Today’s companies rely heavily on Internet or cloud-based services for everything from telephony and email to billing, inventory management, customer relationship management, training and more. With many employees working remotely, organizations are leveraging Software as a Service (SaaS) more and loading less onto their local servers. Dual Internet strategies have gone from “nice to have” to essential.

This is particularly true for businesses with multiple locations. Regardless of the geographic spread of an organization, employees need online access to the mission-critical resources that keep company processes humming along – and simply can’t do their jobs without them. If the Internet connection goes down, so do business services, and productivity grinds to a halt.

So what does this mean for network infrastructure? It’s no longer enough to have a single Internet connection feeding an office. Especially in the case of organizations that rely on SaaS and other cloud-based services, provisioning multiple communication links from multiple providers is now an essential part of their technological infrastructure. If one carrier is having a bad day and their service drops, you must have a secondary line onto which outbound and inbound traffic can fail over. This is also true for some remote workers, such as company executives. They need never down internet access to their homes offices. 

Why multiple carriers?
Even the most reliable telecommunications providers acknowledge some probability of service disruption. Most public broadband Internet providers do not offer any service level guarantees. Unless your property is hit with a major disaster, it’s unlikely two providers will experience service issues at the same time. By leveraging two or more providers, organizations mitigate the risk of an outage or intermittent service disruptions. Redundancy and automatic link failover, provided by an intelligent WAN link controller, should be a critical piece of every organization’s business continuity planning, as well as a key to optimizing daily performance.

Leverage the standby line for more bandwidth
Most businesses are discovering that by moving applications and services to the cloud to increase IT efficiency, they need additional network bandwidth to ensure proper application performance. It doesn’t do much good to launch a cool new initiative only to have it creep, crawl or crash. Network World noted that many branch offices have less average bandwidth per user and per simultaneous user than the average person has available in their home or on their smartphone.

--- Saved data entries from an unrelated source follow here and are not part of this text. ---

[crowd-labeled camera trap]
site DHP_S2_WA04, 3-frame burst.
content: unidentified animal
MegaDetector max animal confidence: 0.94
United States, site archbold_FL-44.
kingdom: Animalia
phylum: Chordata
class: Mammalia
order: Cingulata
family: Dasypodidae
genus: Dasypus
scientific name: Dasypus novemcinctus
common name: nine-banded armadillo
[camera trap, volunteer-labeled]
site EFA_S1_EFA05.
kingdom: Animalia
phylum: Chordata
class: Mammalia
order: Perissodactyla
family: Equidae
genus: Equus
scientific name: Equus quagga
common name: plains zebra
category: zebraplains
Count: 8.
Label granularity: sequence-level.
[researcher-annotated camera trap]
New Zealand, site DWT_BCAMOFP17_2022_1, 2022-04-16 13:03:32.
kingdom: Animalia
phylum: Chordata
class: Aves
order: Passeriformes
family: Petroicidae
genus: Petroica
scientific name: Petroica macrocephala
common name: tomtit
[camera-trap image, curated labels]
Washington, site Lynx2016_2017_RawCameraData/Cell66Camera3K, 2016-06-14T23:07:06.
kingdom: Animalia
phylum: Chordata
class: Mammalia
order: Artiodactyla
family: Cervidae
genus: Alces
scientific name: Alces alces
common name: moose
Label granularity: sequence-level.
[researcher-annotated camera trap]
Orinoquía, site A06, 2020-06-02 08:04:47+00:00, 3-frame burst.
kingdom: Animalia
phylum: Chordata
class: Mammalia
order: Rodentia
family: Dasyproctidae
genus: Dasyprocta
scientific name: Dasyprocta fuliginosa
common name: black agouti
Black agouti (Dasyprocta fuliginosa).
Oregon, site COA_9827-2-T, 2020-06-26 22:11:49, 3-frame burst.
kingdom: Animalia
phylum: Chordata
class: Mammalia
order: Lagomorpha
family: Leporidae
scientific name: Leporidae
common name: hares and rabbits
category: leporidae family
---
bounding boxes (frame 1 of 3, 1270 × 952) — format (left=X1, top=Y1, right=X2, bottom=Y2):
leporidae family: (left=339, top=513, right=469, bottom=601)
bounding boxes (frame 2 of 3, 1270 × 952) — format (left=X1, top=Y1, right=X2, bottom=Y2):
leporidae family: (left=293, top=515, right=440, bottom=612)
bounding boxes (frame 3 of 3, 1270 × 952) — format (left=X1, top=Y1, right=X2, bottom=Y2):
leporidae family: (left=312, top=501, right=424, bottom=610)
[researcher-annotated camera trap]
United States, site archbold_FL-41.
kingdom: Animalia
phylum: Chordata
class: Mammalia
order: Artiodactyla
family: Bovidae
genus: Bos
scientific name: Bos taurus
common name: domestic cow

Adding a second (or third) communication link not only addresses the need for failover, it adds much needed bandwidth. Managing multiple connections with an intelligent WAN link controller allows an organization to spread its Internet traffic and user applications across all the communication links and use all the available bandwidth. In the event one line fails or suffers unacceptable disruptions, traffic is automatically moved from that line to the better performing lines until service is restored.

An increase in Internet bandwidth and automatic failover to a secondary link ensures that staff members can carry out their online processes without interruptions and without delay.